→ Excerpted passage:
- - -

Following Malango's arrest, he was detained in a jail cell for two days before being released without charge. Malango said he was freed after his editor at Tropicana TV contacted military authorities on his behalf. Malango's equipment and cassettes were returned to him, but all footage featuring UDPS activists had been erased, Malango told CPJ.
AUGUST 27, 2003
Désiré-Israél Kazadi, Le Phare
Police officers in the capital, Kinshasa, assaulted Kazadi, a reporter for the daily newspaper Le Phare (The Lighthouse), during a confrontation with supporters of the opposition Union for Democracy and Social Progress (UDPS) who were trying to procure and bury the body of a party activist who died in police custody on August 18.
When the morgue failed to release the body, the crowd became agitated, according to Kazadi. Officers began to disperse the group violently. Fearing for his life, the journalist hid in a nearby shed. However, three officers found him and ordered him to come out. Though Kazadi identified himself as a journalist and showed the officers his press card, they assaulted him, beating him with nightsticks and injuring his back and shoulders, said the reporter. According to Kazadi, after the beating was over, one of his assailants stopped him as he walked away and told him that someday he would pay the price for his choice of profession.
AUGUST 29, 2003
Guy Kasongo Kilembwe, Pot-Pourri
Tshivis Tshivuadi, Journaliste en Danger
National Police officers arrested Kilembwe, editor-in-chief of the Kinshasa-based satirical newspaper Pot-Pourri. Local sources told CPJ they believe that Kilembwe was arrested on the orders of Parliament member Pius Mwabilu, who is also the general manager of L'Avenir Group Radio-Television and publisher of the pro-government daily L'Avenir (The Future).
After arresting Kilembwe, officers took him to a police station, where Mwabilu confronted him. According to Kilembwe, Mwabilu said, "You humiliated me in your newspaper, and now I am going to make you suffer." On August 22, Pot-Pourri published a front-page article alleging that Mwabilu had used funds earmarked for collective use by parliamentarians to launch his media company, L'Avenir Group.

- - -

Dataset entries

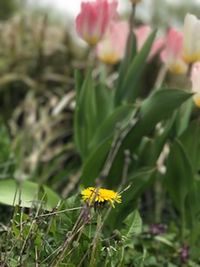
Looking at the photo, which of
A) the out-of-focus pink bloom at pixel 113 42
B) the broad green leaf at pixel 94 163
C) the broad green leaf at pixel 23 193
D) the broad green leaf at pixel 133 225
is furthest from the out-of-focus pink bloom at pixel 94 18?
the broad green leaf at pixel 133 225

- - -

→ Problems and tasks:
A – Decide whether each statement agrees with the report on attacks against journalists, answering yes or no and quoting the deciding words: (i) Kazadi showed his press card to the officers before they beat him; (ii) Malango's footage of UDPS activists was returned to him intact; (iii) Pot-Pourri ran its August 22 article about Mwabilu on an inside page.
B – Proceed with the report on attacks against journalists from the point where it stops.
The rows have no role here.

→ Set of answers:
A –
(i) Yes: "Though Kazadi identified himself as a journalist and showed the officers his press card, they assaulted him"
(ii) No: "all footage featuring UDPS activists had been erased"
(iii) No: "Pot-Pourri published a front-page article"

B –
On August 31, Kilembwe was transferred to Kinshasa's Penitentiary and Re-education Center. He was released on September 4 after paying US$100 and promising to appear before the public prosecutor twice a week. At the time of his release, there were no formal charges against him, according to the Kinshasa-based press freedom group Journaliste En Danger (JED) and the journalist himself.
On the evening of August 31, three days after JED's initial press release about Kilembwe, Mwabilu called JED Secretary-General Tshivis Tshivuadi and told him that JED had humiliated him, and that he would "do everything possible to make sure you are silenced," Tshivuadi told CPJ. The following day, L'Avenir published an editorial accusing JED of working for opposition parties, according to JED. Tshivuadi told CPJ that when JED sent the newspaper a formal response, L'Avenir refused to publish it.
Kilembwe was released on September 4 without charge, according to the journalist.
OCTOBER 29, 2003
Simplice Kalunga wa Kalunga, Channel Media Broadcasting
Police arrested Kalunga, a journalist who hosts a political-affairs program on the private television network Channel Media Broadcasting, at the network's headquarters in the Gombe area of the capital, Kinshasa. The police also searched the network's offices and confiscated a videotape containing the October 23 broadcast of the journalist's program, "Nouvelle Donne" (New Deal).
The officers questioned the journalist for several hours about the program, in which Kalunga's guest speaker criticized the country's justice system and accused Justice Minister Kisimba Ngoy of interfering in the judiciary. According to the local press freedom group Journaliste en Danger, the officers accused Kalunga of insulting the justice minister during his program. The journalist was released the same day.